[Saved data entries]
▼▼▼
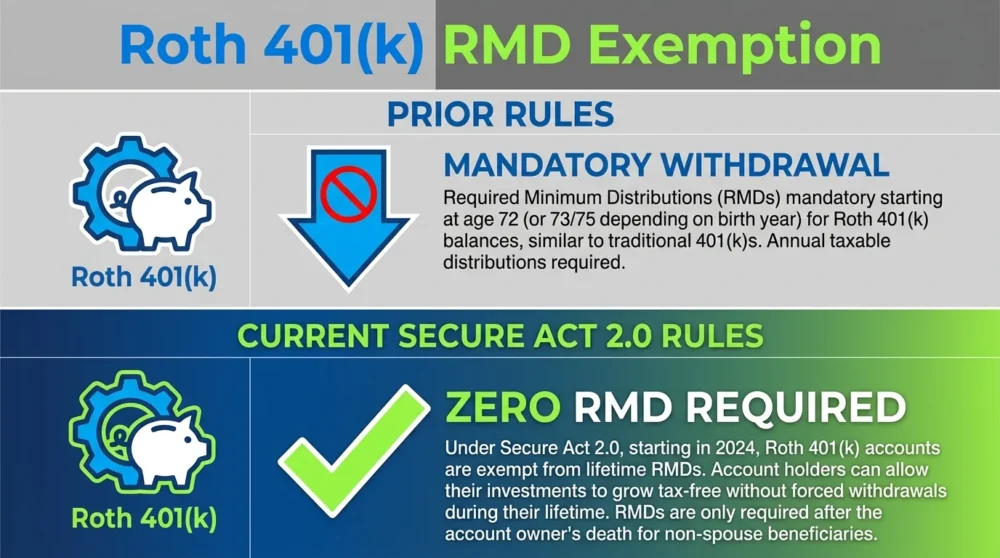 Roth 401(k) RMD Exemption

PRIOR RULES

Roth 401(k)

MANDATORY WITHDRAWAL

Required Minimum Distributions (RMDs) mandatory starting at age 72 (or 73/75 depending on birth year) for Roth 401(k) balances, similar to traditional 401(k)s. Annual taxable distributions required.

CURRENT SECURE ACT 2.0 RULES

Roth 401(k)

ZERO RMD REQUIRED

Under Secure Act 2.0, starting in 2024, Roth 401(k) accounts are exempt from lifetime RMDs. Account holders can allow their investments to grow tax-free without forced withdrawals during their lifetime. RMDs are only required after the account owner's death for non-spouse beneficiaries.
▲▲▲
When you copy the data above, reproduce each line exactly and skip every image.

 Roth 401(k) RMD Exemption

PRIOR RULES

Roth 401(k)

MANDATORY WITHDRAWAL

Required Minimum Distributions (RMDs) mandatory starting at age 72 (or 73/75 depending on birth year) for Roth 401(k) balances, similar to traditional 401(k)s. Annual taxable distributions required.

CURRENT SECURE ACT 2.0 RULES

Roth 401(k)

ZERO RMD REQUIRED

Under Secure Act 2.0, starting in 2024, Roth 401(k) accounts are exempt from lifetime RMDs. Account holders can allow their investments to grow tax-free without forced withdrawals during their lifetime. RMDs are only required after the account owner's death for non-spouse beneficiaries.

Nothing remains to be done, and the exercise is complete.